Ich habe irgendwo gelesen das jemand (PLATON – griechischer Philosoph der Antike – 428 bis 348 vor Chr.) gesagt hat: „Wer aufgehört hat etwas zu werden, der hat aufgehört zu sein!“ Ja, das SEIN ist entscheidend. Nicht das SELBST und schon gar nicht das EGO. Die meisten Menschen sind weder das eine noch das andere, sondern ihnen genügt die Existenz durch die berufliche Rolle. Nicht verwunderlich. Auch mein Lebensweg der Erziehung war darauf ausgerichtet. Die instrumentelle Intelligenz des Funktionierens wurde konsequent gefördert. Das brachte Erfolg. Erfolg verstärkt aber auch das, was für das Leben nicht gerade sinnvoll ist. Und auch das ist Fakt: In der instrumentellen Intelligenz (gekennzeichnet durch den Werkzeug-Gebrauch der Affen), also der Funktionalität ist uns jedes Tier haushoch überlegen.
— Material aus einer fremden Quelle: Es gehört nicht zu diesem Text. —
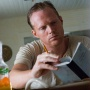 T. Ray Owens - Paul Bettany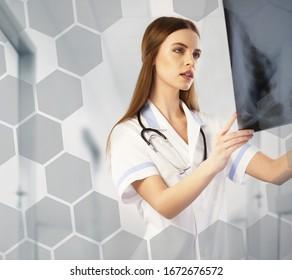 Radiologue regardant une radio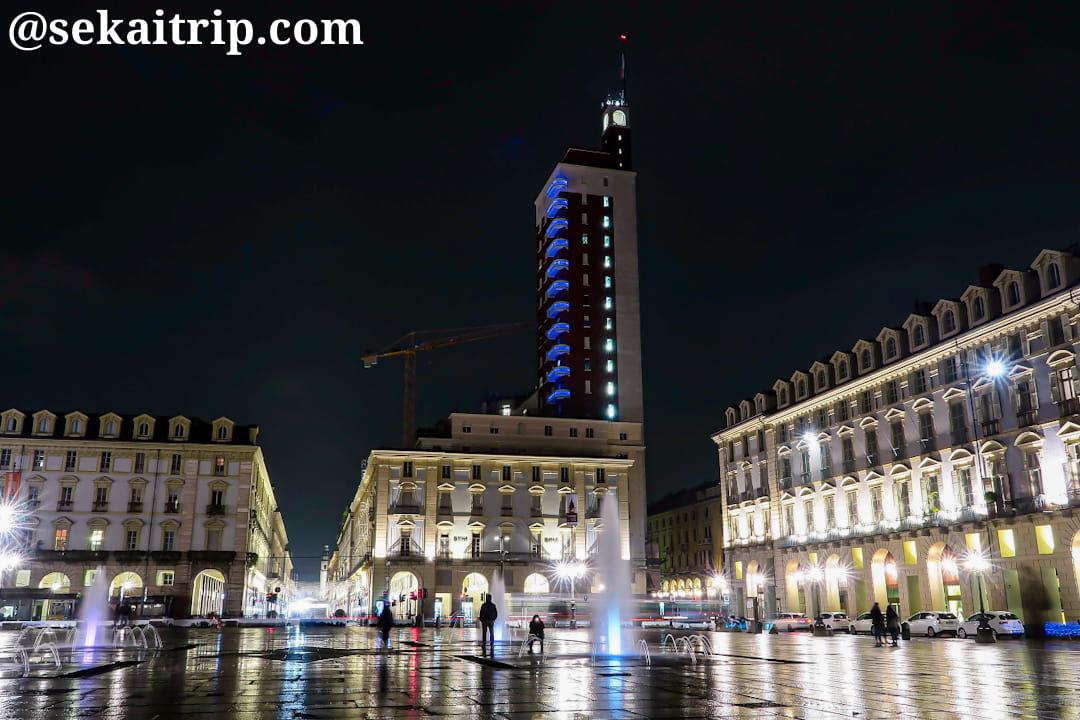 カステッロ広場(Piazza Castello)の夜景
Für den Menschen könnte diese Ausschließlichkeit der Erziehung nur eines bedeuten: Erziehung zur Trotteligkeit. Prima! Hier sind wir alle gleich. Hier fühlen wir uns wohl.  „Trottel“ ist ein Mensch der immer jemand anderen braucht, der ihn voran prügelt, motiviert. Und wenn etwas „schiefläuft“, dann sind immer die anderen Schuld. Wer kennt das nicht? Es ist ja so schön bequem. Aber beileibe sind nicht alle „Trottel“ gleich. Es gibt verschiedene Kategorien – Typologien:

Die intellektuellen Trottel – das sind die, die glauben nicht genügend Hirn zum Selbstdenken zu besitzen oder fürchten dieses könnte sich abnutzen. Sie fragen lieber andere: Wer bin ich? Was soll ich tun? Wohin soll ich gehen? Oder glauben alles selbst zu wissen, können es aber nicht anwenden. Oder sind flott mit Schuldzuweisungen an andere.
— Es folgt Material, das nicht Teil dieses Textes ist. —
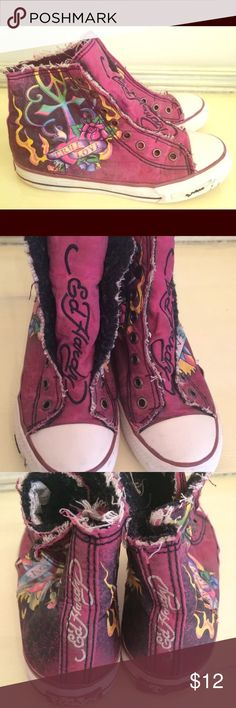 Girls Ed Hardy Hi Top Shoes Size 4 True Love Pink Here is a darling pair of Ed Hardy hi tops with Sherpa lining for youth girls size 4. True love theme in dark fuchsia. Comfy and adorable with snap closure. These have holes for laces but no laces included. There is wear to the print and upper rubber sole. Please see the photos. Lots of use left! Ed Hardy Shoes Sneakers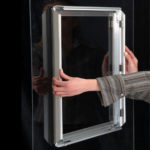 Prozorski-aluminijumski-klik-klak-poster-ram-slika-lepljenja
Die emotionalen Trottel – das sind die die immer auf jemanden gewiesen sind der ihnen sagt, dass er sie mag, dass er sie liebt, dass sie schön sind, gut sind. Natürlich brauchen wir alle die Liebe und Zuneigung des anderen, aber muss er es immer beteuern? Und wenn nicht – dann ist die Trennung, Scheidung schnell da.

Die moralischen Trottel – das sind diejenigen, die ständig Zustimmung von außen benötigen, bevor sie sich für etwas entscheiden. Es sind mit Sicherheit die gefährlichsten von allen. Sie versauen sogar Befragungsergebnisse. Der moralische Trottel ist jemand der andere braucht, die ihm sagen, ob das, was er macht, gut oder schlecht ist oder mit dem Verhalten der Mehrheit übereinstimmt.
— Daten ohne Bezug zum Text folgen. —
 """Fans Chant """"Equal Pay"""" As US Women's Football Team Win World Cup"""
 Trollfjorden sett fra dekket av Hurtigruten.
Was soll das also? Erziehung zum willenlosen Konsumenten auf allen Ebenen wirklich gewollt? Ich glaube ja. Es ist pure Absicht! Doch:

Wer nicht selbständig und klar denkt, kann auch nicht klar sprechen – und schon gar nicht klar handeln.

Wo sollte also Erziehung hinführen?

Nun, zunächst zur gleichbedeutenden Entwicklung und Förderung der sozialproduktiven Intelligenz (emotional, individuell, persönlich). Durch sie werden alle unsere kulturellen Leistungen deutlich: Höflichkeit, Respekt, Anstand. Weiterhin Förderung und Entwicklung der Neugier und Kreativität. Sie werden deutlich durch alle großartigen Leistungen im menschlichen Leben, ganz gleich ob in Technik, Musik, Theater, Kunst oder Gestaltung. Und dann zur Sprachgewandtheit – sie ist nichts anderes als die Erziehung zur sozialproduktiven Intelligenz. Hier schließt sich der unendliche Kreis der Schöpfung. Konkret und praktisch kann es durchaus einem sehr, sehr leidenschaftlichen Naturforscher oder einem hervorragenden Techniker, Ingenieur nicht schaden, sein Sprachgefühl zu schulen und zu vervollkommnen. Damit auch der andere versteht um was es geht. Sprache ist das Relais zum Außen. Sie verbindet das eigene Denken und Wissen mit allem anderen Denken und Wissen.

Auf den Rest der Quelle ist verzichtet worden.